Progesterone attenuates the effects of cocaine on hypermobility and dopaminergic transmission in the nucleus accumbens

Currently there is no pharmacological treatment for cocaine use disorder. Previous studies have shown that progesterone can mitigate the behavioral effects induced by cocaine in both animal models and humans. However, the underlying mechanisms through which progesterone exerts this effect remain poorly understood. While it was already known that exogenous progesterone can decrease dopamine release in the nucleus accumbens (NAc) of male rats, it remains unclear whether progesterone could also reduce the cocaine-induced increase in extracellular dopamine levels. Here we evaluated if exogenous progesterone could reduce cocaine-induced increases in mobility, locomotion, ultrasonic vocalizations and electrically-evoked change in dopamine levels in the NAc of adult male and female rats. Progesterone decreased electrically-evoked dopamine levels, locomotion and mobility in both males and females, being more effective in female rats.

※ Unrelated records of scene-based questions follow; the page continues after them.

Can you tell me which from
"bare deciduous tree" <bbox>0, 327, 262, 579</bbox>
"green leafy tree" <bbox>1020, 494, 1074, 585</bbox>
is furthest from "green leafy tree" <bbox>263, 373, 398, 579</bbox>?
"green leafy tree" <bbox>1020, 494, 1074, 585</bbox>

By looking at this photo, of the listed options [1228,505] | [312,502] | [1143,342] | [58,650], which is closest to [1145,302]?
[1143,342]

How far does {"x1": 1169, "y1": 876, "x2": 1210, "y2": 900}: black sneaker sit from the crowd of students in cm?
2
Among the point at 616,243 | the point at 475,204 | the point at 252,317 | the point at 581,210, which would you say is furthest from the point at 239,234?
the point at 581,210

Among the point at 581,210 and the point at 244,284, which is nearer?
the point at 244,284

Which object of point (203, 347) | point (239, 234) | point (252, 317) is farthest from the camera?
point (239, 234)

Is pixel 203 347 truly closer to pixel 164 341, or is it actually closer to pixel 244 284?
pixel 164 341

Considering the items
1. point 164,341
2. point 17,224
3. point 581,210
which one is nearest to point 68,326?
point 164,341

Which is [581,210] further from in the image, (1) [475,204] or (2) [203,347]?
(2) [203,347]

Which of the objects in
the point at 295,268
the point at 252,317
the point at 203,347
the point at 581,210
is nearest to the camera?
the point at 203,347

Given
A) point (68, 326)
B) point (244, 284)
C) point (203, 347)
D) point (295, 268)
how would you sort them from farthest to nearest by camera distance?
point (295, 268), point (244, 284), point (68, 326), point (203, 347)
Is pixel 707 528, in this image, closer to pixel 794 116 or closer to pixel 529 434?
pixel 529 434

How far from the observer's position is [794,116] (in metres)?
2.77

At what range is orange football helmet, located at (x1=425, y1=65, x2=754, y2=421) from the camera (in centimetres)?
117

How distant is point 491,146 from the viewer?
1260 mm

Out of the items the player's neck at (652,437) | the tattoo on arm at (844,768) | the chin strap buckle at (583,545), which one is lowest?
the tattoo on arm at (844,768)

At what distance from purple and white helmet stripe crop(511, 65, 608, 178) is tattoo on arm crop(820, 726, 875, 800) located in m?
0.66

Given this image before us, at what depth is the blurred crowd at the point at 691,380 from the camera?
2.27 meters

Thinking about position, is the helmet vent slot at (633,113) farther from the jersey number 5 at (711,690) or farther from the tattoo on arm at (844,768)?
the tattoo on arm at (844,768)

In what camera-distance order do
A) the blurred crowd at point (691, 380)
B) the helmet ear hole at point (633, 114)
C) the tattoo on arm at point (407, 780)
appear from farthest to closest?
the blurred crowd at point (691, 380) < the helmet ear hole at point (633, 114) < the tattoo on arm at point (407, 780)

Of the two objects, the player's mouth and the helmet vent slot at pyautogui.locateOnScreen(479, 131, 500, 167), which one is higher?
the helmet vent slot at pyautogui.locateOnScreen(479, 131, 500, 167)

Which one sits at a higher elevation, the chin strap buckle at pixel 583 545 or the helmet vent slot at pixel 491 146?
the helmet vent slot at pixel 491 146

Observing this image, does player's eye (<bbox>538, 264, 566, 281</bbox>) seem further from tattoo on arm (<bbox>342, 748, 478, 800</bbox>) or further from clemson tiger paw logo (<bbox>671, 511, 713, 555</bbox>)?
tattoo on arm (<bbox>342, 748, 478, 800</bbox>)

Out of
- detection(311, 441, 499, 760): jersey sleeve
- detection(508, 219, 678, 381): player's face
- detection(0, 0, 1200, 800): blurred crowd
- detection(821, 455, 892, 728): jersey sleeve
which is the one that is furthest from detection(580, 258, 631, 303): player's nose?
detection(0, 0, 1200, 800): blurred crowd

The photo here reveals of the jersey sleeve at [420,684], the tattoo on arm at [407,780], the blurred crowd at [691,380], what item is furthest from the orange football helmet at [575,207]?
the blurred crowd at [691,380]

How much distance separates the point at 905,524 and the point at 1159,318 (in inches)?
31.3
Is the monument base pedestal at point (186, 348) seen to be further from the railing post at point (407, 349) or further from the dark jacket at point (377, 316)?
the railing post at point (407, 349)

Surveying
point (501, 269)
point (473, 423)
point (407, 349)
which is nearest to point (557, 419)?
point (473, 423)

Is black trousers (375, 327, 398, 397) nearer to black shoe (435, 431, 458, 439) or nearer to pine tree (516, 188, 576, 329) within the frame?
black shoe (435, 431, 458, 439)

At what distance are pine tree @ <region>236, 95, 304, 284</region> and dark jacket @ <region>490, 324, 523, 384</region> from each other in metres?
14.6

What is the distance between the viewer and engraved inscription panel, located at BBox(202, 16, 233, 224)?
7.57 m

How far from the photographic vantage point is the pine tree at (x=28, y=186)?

Moreover, progesterone attenuated the cocaine-induced increase in the electrically-evoked dopamine concentration in the NAc. Rats exhibited stimulant euphoric-like and rewarding effects of cocaine through increased mobility, locomotion, and 50-kHz ultrasonic vocalization (USV) calls. We also found that progesterone attenuates these effects of cocaine in female, but not male, rats, suggesting that progesterone may dampen the rewarding, euphoric, and psychostimulant effects of cocaine, but with sex differences.